**EXERCISE REQUIREMENTS**: Render the items from their first line through the line holding "<instances>", inclusive, as a JSON list of strings with one string per line and no blank lines. Omit the pictures from your answer.

**PROVIDED MATERIAL**:
□ □ □ □ □ □ □
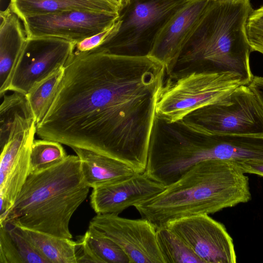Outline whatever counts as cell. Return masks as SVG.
I'll return each mask as SVG.
<instances>
[{"mask_svg": "<svg viewBox=\"0 0 263 263\" xmlns=\"http://www.w3.org/2000/svg\"><path fill=\"white\" fill-rule=\"evenodd\" d=\"M246 32L251 51L263 54V6L251 11L247 19Z\"/></svg>", "mask_w": 263, "mask_h": 263, "instance_id": "23", "label": "cell"}, {"mask_svg": "<svg viewBox=\"0 0 263 263\" xmlns=\"http://www.w3.org/2000/svg\"><path fill=\"white\" fill-rule=\"evenodd\" d=\"M115 5L119 10V12L122 10L129 3L130 0H108Z\"/></svg>", "mask_w": 263, "mask_h": 263, "instance_id": "28", "label": "cell"}, {"mask_svg": "<svg viewBox=\"0 0 263 263\" xmlns=\"http://www.w3.org/2000/svg\"><path fill=\"white\" fill-rule=\"evenodd\" d=\"M165 225L179 236L203 263H235L233 240L224 226L208 214L184 217Z\"/></svg>", "mask_w": 263, "mask_h": 263, "instance_id": "11", "label": "cell"}, {"mask_svg": "<svg viewBox=\"0 0 263 263\" xmlns=\"http://www.w3.org/2000/svg\"><path fill=\"white\" fill-rule=\"evenodd\" d=\"M120 26V22L118 20L108 28L76 43L74 50L79 52H87L100 47L116 34Z\"/></svg>", "mask_w": 263, "mask_h": 263, "instance_id": "24", "label": "cell"}, {"mask_svg": "<svg viewBox=\"0 0 263 263\" xmlns=\"http://www.w3.org/2000/svg\"><path fill=\"white\" fill-rule=\"evenodd\" d=\"M156 240L164 263H203L184 241L165 225L157 227Z\"/></svg>", "mask_w": 263, "mask_h": 263, "instance_id": "21", "label": "cell"}, {"mask_svg": "<svg viewBox=\"0 0 263 263\" xmlns=\"http://www.w3.org/2000/svg\"><path fill=\"white\" fill-rule=\"evenodd\" d=\"M165 75L164 64L149 55L74 50L36 134L143 173Z\"/></svg>", "mask_w": 263, "mask_h": 263, "instance_id": "1", "label": "cell"}, {"mask_svg": "<svg viewBox=\"0 0 263 263\" xmlns=\"http://www.w3.org/2000/svg\"><path fill=\"white\" fill-rule=\"evenodd\" d=\"M119 13L70 11L21 20L27 38L50 37L78 43L111 26Z\"/></svg>", "mask_w": 263, "mask_h": 263, "instance_id": "12", "label": "cell"}, {"mask_svg": "<svg viewBox=\"0 0 263 263\" xmlns=\"http://www.w3.org/2000/svg\"><path fill=\"white\" fill-rule=\"evenodd\" d=\"M241 77L231 72H192L169 76L160 91L156 114L167 123L219 100L240 85Z\"/></svg>", "mask_w": 263, "mask_h": 263, "instance_id": "6", "label": "cell"}, {"mask_svg": "<svg viewBox=\"0 0 263 263\" xmlns=\"http://www.w3.org/2000/svg\"><path fill=\"white\" fill-rule=\"evenodd\" d=\"M65 66L36 82L25 95L36 125L43 119L55 97L64 73Z\"/></svg>", "mask_w": 263, "mask_h": 263, "instance_id": "20", "label": "cell"}, {"mask_svg": "<svg viewBox=\"0 0 263 263\" xmlns=\"http://www.w3.org/2000/svg\"><path fill=\"white\" fill-rule=\"evenodd\" d=\"M67 156L60 142L43 139L34 140L31 153L30 173L51 167L64 160Z\"/></svg>", "mask_w": 263, "mask_h": 263, "instance_id": "22", "label": "cell"}, {"mask_svg": "<svg viewBox=\"0 0 263 263\" xmlns=\"http://www.w3.org/2000/svg\"><path fill=\"white\" fill-rule=\"evenodd\" d=\"M81 161L85 182L92 189L128 178L136 173L126 164L96 152L72 148Z\"/></svg>", "mask_w": 263, "mask_h": 263, "instance_id": "16", "label": "cell"}, {"mask_svg": "<svg viewBox=\"0 0 263 263\" xmlns=\"http://www.w3.org/2000/svg\"><path fill=\"white\" fill-rule=\"evenodd\" d=\"M0 97L8 91L14 70L27 41L18 16L9 6L0 12Z\"/></svg>", "mask_w": 263, "mask_h": 263, "instance_id": "15", "label": "cell"}, {"mask_svg": "<svg viewBox=\"0 0 263 263\" xmlns=\"http://www.w3.org/2000/svg\"><path fill=\"white\" fill-rule=\"evenodd\" d=\"M76 242L77 263H129L127 255L115 241L90 225Z\"/></svg>", "mask_w": 263, "mask_h": 263, "instance_id": "18", "label": "cell"}, {"mask_svg": "<svg viewBox=\"0 0 263 263\" xmlns=\"http://www.w3.org/2000/svg\"><path fill=\"white\" fill-rule=\"evenodd\" d=\"M210 0H189L164 24L148 55L164 64L166 74L174 71L185 45L194 32Z\"/></svg>", "mask_w": 263, "mask_h": 263, "instance_id": "13", "label": "cell"}, {"mask_svg": "<svg viewBox=\"0 0 263 263\" xmlns=\"http://www.w3.org/2000/svg\"><path fill=\"white\" fill-rule=\"evenodd\" d=\"M89 225L115 241L127 255L129 263H164L157 242V228L148 219L97 214Z\"/></svg>", "mask_w": 263, "mask_h": 263, "instance_id": "10", "label": "cell"}, {"mask_svg": "<svg viewBox=\"0 0 263 263\" xmlns=\"http://www.w3.org/2000/svg\"><path fill=\"white\" fill-rule=\"evenodd\" d=\"M9 6L21 20L70 11L120 13L108 0H10Z\"/></svg>", "mask_w": 263, "mask_h": 263, "instance_id": "17", "label": "cell"}, {"mask_svg": "<svg viewBox=\"0 0 263 263\" xmlns=\"http://www.w3.org/2000/svg\"><path fill=\"white\" fill-rule=\"evenodd\" d=\"M179 121L201 134L263 137V105L248 85H241Z\"/></svg>", "mask_w": 263, "mask_h": 263, "instance_id": "5", "label": "cell"}, {"mask_svg": "<svg viewBox=\"0 0 263 263\" xmlns=\"http://www.w3.org/2000/svg\"><path fill=\"white\" fill-rule=\"evenodd\" d=\"M166 186L145 172L112 183L92 189L90 205L97 214H119L162 192Z\"/></svg>", "mask_w": 263, "mask_h": 263, "instance_id": "14", "label": "cell"}, {"mask_svg": "<svg viewBox=\"0 0 263 263\" xmlns=\"http://www.w3.org/2000/svg\"><path fill=\"white\" fill-rule=\"evenodd\" d=\"M251 199L249 179L232 161L212 159L192 167L156 196L134 206L157 227L184 217L210 214Z\"/></svg>", "mask_w": 263, "mask_h": 263, "instance_id": "2", "label": "cell"}, {"mask_svg": "<svg viewBox=\"0 0 263 263\" xmlns=\"http://www.w3.org/2000/svg\"><path fill=\"white\" fill-rule=\"evenodd\" d=\"M90 188L79 157L67 155L51 167L30 174L5 221L72 239L71 218L86 199Z\"/></svg>", "mask_w": 263, "mask_h": 263, "instance_id": "4", "label": "cell"}, {"mask_svg": "<svg viewBox=\"0 0 263 263\" xmlns=\"http://www.w3.org/2000/svg\"><path fill=\"white\" fill-rule=\"evenodd\" d=\"M252 10L250 0H210L170 76L231 72L249 85L254 76L246 24Z\"/></svg>", "mask_w": 263, "mask_h": 263, "instance_id": "3", "label": "cell"}, {"mask_svg": "<svg viewBox=\"0 0 263 263\" xmlns=\"http://www.w3.org/2000/svg\"><path fill=\"white\" fill-rule=\"evenodd\" d=\"M248 85L256 94L263 105V77L254 76Z\"/></svg>", "mask_w": 263, "mask_h": 263, "instance_id": "27", "label": "cell"}, {"mask_svg": "<svg viewBox=\"0 0 263 263\" xmlns=\"http://www.w3.org/2000/svg\"><path fill=\"white\" fill-rule=\"evenodd\" d=\"M0 263H23L6 227L0 224Z\"/></svg>", "mask_w": 263, "mask_h": 263, "instance_id": "25", "label": "cell"}, {"mask_svg": "<svg viewBox=\"0 0 263 263\" xmlns=\"http://www.w3.org/2000/svg\"><path fill=\"white\" fill-rule=\"evenodd\" d=\"M27 39L8 89L25 95L34 83L64 67L76 45V43L56 37Z\"/></svg>", "mask_w": 263, "mask_h": 263, "instance_id": "9", "label": "cell"}, {"mask_svg": "<svg viewBox=\"0 0 263 263\" xmlns=\"http://www.w3.org/2000/svg\"><path fill=\"white\" fill-rule=\"evenodd\" d=\"M189 0H130L119 13L120 28L98 48L120 54L148 55L167 21Z\"/></svg>", "mask_w": 263, "mask_h": 263, "instance_id": "7", "label": "cell"}, {"mask_svg": "<svg viewBox=\"0 0 263 263\" xmlns=\"http://www.w3.org/2000/svg\"><path fill=\"white\" fill-rule=\"evenodd\" d=\"M16 225L47 263H77L76 241Z\"/></svg>", "mask_w": 263, "mask_h": 263, "instance_id": "19", "label": "cell"}, {"mask_svg": "<svg viewBox=\"0 0 263 263\" xmlns=\"http://www.w3.org/2000/svg\"><path fill=\"white\" fill-rule=\"evenodd\" d=\"M36 132L34 116L24 100L15 113L6 142L1 146L0 222L6 220L30 175Z\"/></svg>", "mask_w": 263, "mask_h": 263, "instance_id": "8", "label": "cell"}, {"mask_svg": "<svg viewBox=\"0 0 263 263\" xmlns=\"http://www.w3.org/2000/svg\"><path fill=\"white\" fill-rule=\"evenodd\" d=\"M235 163L244 173L254 174L263 177V161H245Z\"/></svg>", "mask_w": 263, "mask_h": 263, "instance_id": "26", "label": "cell"}]
</instances>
□ □ □ □ □ □ □
**TASK RESULT**:
[
  "Outline whatever counts as cell. Return masks as SVG.",
  "I'll return each mask as SVG.",
  "<instances>"
]